The Speaker’s Office has been approached for comment.
MPs weigh in on potential changes to Parliament’s rules
The Speaker has received letters from New Zealand First, National and the Act Party raising a matter of privilege about last week’s haka in the debating chamber.
Te Pāti Māori’s Hana Rawhiti Maipi-Clarke led Opposition parties in Ka Mate on Thursday as the Treaty Principles Bill was being voted on.
Photographs and videos of Maipi-Clarke have now gone around the world, clocking more than 400 million views on the social media app TikTok.
New Zealand First Minister Shane Jones yesterday told the House he had concerns Standing Orders (Parliament’s rules) were “incapable of dealing” with such an event.
Prime Minister Christopher Luxon said the Standing Orders needed to be clarified so difficult debates didn’t “degenerate into disruption”.
“No disrespect, what we saw on Thursday was unacceptable and we need to make sure that we can have debates on difficult subjects without people threatening other members inside of Parliament.
“It’s pretty basic and I appreciate whether it’s around haka or individuals walking up to other individuals in the Parliament and going off at them; that’s not acceptable behaviour.”
Act leader David Seymour said he would support tougher sanctions for people disrupting Parliament.
“I think Te Pāti Māori’s behaviour has presented a very specific challenge. It is people who are actually quite proud to undermine the mana of Parliament.
“People who say you have to follow tikanga aren’t prepared to follow it here. In fact, they think their supporters will back them more if they behave dishonourably within the House because their objective is to discredit the Parliament and they openly say they’d like to set up another parliament.”
“The Parliament needs a way, I think, of disciplining people who are directly trying to undermine the Parliament. How you could do that: more direct, longer penalties, suppressing their ability to share that kind of information or impression.

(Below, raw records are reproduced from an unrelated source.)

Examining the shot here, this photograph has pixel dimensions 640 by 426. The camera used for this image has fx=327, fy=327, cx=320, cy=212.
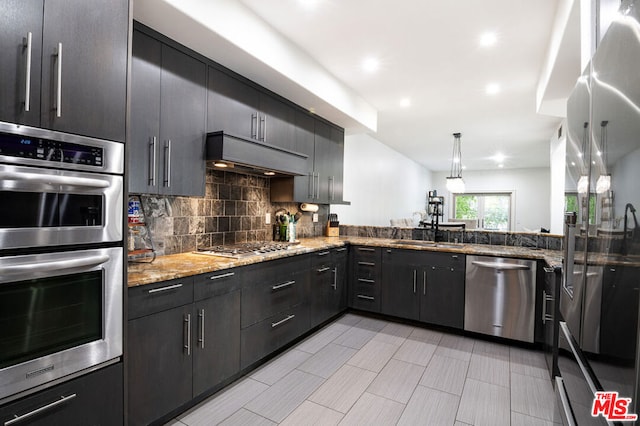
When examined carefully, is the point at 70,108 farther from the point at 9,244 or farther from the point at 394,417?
the point at 394,417

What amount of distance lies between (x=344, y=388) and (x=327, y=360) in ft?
1.46

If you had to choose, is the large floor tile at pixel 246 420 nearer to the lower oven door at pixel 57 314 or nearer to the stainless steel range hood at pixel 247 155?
the lower oven door at pixel 57 314

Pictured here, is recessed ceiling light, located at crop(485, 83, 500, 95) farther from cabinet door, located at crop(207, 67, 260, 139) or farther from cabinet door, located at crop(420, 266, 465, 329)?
cabinet door, located at crop(207, 67, 260, 139)

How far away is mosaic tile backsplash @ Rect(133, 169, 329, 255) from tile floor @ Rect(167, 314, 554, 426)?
1.17 meters

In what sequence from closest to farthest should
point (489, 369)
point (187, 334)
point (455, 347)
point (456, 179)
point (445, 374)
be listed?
point (187, 334)
point (445, 374)
point (489, 369)
point (455, 347)
point (456, 179)

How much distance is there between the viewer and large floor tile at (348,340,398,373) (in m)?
2.74

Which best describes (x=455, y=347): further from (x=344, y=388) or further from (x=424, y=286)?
(x=344, y=388)

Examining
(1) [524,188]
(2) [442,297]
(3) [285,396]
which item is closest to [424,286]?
(2) [442,297]

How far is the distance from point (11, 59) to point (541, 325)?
405cm

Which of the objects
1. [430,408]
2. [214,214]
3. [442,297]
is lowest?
[430,408]

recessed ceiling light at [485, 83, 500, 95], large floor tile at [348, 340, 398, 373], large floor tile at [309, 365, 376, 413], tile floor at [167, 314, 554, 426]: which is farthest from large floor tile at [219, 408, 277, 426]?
recessed ceiling light at [485, 83, 500, 95]

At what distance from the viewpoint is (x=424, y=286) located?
3.61 meters

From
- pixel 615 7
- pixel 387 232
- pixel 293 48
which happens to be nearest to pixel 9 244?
pixel 615 7

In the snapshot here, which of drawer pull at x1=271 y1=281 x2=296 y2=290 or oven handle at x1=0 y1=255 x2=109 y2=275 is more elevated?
oven handle at x1=0 y1=255 x2=109 y2=275
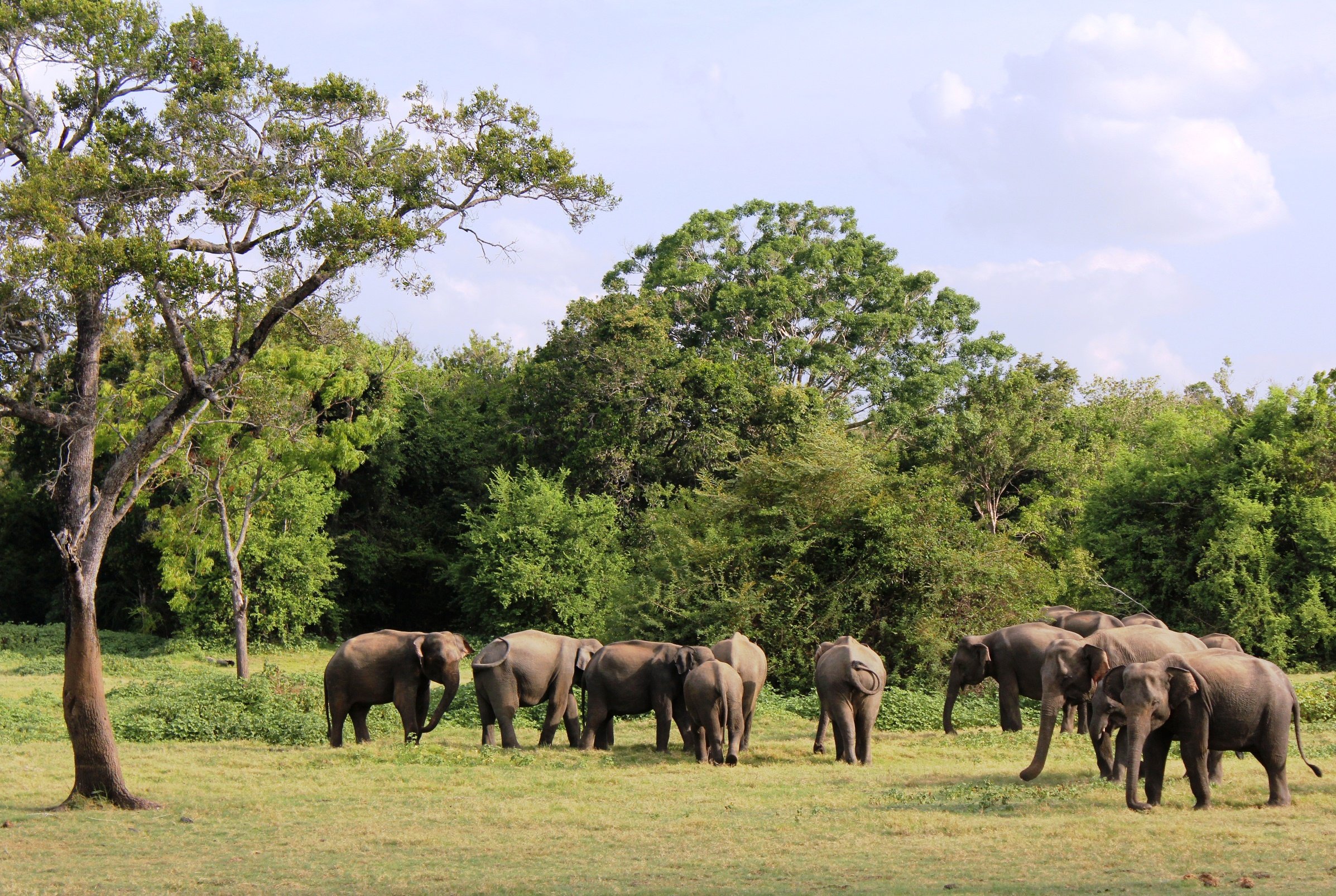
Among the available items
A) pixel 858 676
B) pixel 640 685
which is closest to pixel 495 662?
pixel 640 685

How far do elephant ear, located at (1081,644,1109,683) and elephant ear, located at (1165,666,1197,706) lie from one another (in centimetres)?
198

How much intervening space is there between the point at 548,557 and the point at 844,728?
2109 centimetres

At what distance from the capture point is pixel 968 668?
17.9 m

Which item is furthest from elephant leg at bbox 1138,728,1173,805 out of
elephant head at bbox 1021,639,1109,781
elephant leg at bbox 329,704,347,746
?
elephant leg at bbox 329,704,347,746

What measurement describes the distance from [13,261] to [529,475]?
26.4m

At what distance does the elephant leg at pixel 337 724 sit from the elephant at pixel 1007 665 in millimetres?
8434

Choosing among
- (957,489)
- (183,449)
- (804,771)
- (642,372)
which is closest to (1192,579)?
(957,489)

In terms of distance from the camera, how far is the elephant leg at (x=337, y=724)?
55.8ft

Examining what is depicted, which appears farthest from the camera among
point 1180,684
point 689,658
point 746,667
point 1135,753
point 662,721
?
point 746,667

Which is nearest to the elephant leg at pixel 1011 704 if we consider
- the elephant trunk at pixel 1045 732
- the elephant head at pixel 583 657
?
the elephant trunk at pixel 1045 732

“For a long time, Parliament’s worked on the basis that people are really proud to be a part of it and feel ashamed to undermine its procedures. We don’t really have rules to take on people who are proud of undermining Parliament.”
Speaking today, Jones said Te Pāti Māori were practising “TikTok culture”, adding they weren’t the only purveyors of Māori culture.
“I think the standing orders need to be given a dose of robustness. It’s important that we deter Parliamentarians from bringing the House into disrepute.
“I don’t think it’s fair to say that the House hates haka, but when haka overwhelms voting and the traditions and conventions of how you ought to be a Parliamentarian during voting then I think haka should play second fiddle.”